Stored items:
--- START ---

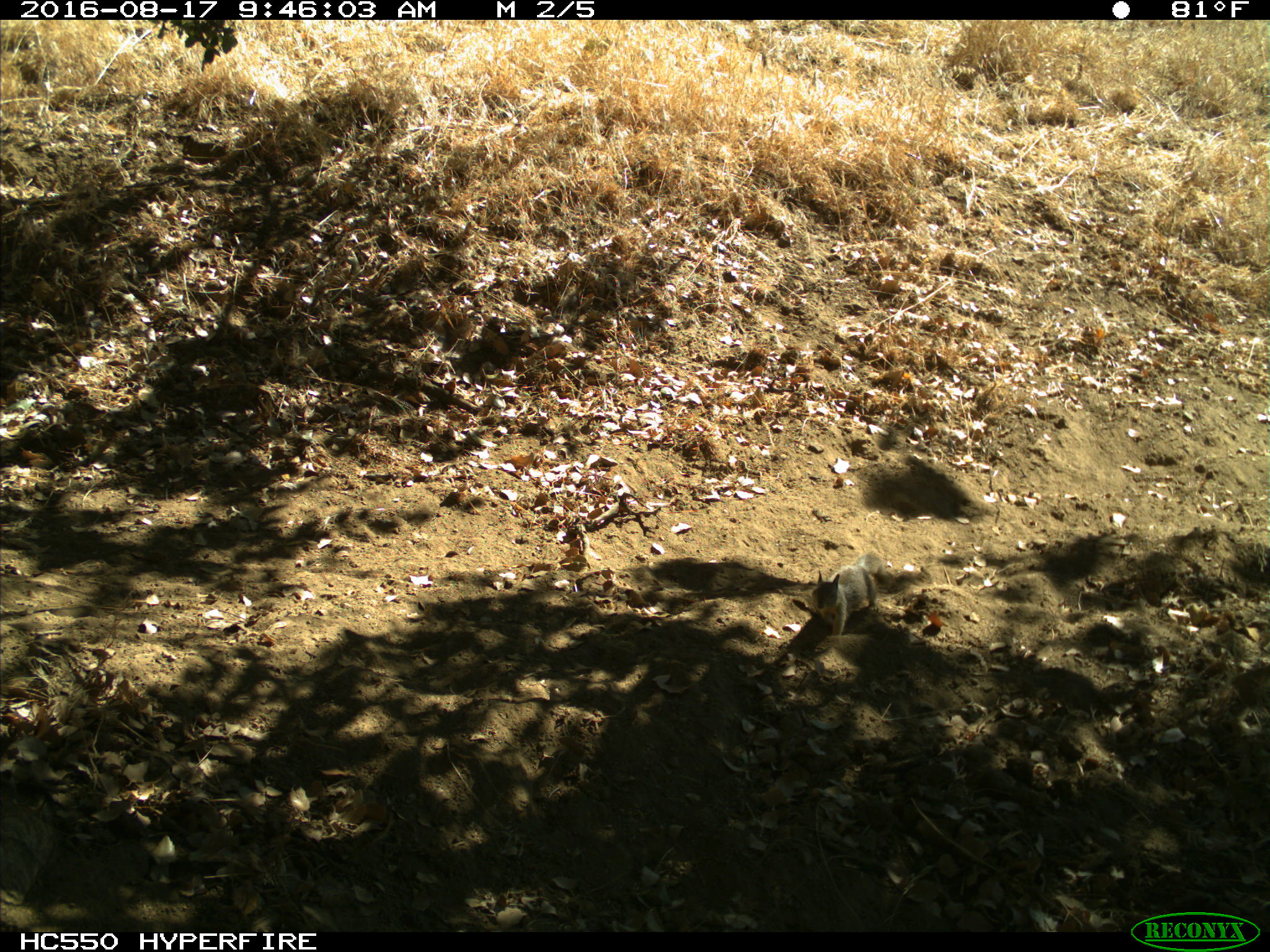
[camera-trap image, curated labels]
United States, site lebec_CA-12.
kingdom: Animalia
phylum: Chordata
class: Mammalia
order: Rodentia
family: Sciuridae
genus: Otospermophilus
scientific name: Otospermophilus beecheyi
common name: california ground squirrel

--- END ---

(WHAT YOU SHOULD DO)
Set down all records verbatim, omitting images.

(RESULT OF THE TASK)
[camera-trap image, curated labels]
United States, site lebec_CA-12.
kingdom: Animalia
phylum: Chordata
class: Mammalia
order: Rodentia
family: Sciuridae
genus: Otospermophilus
scientific name: Otospermophilus beecheyi
common name: california ground squirrel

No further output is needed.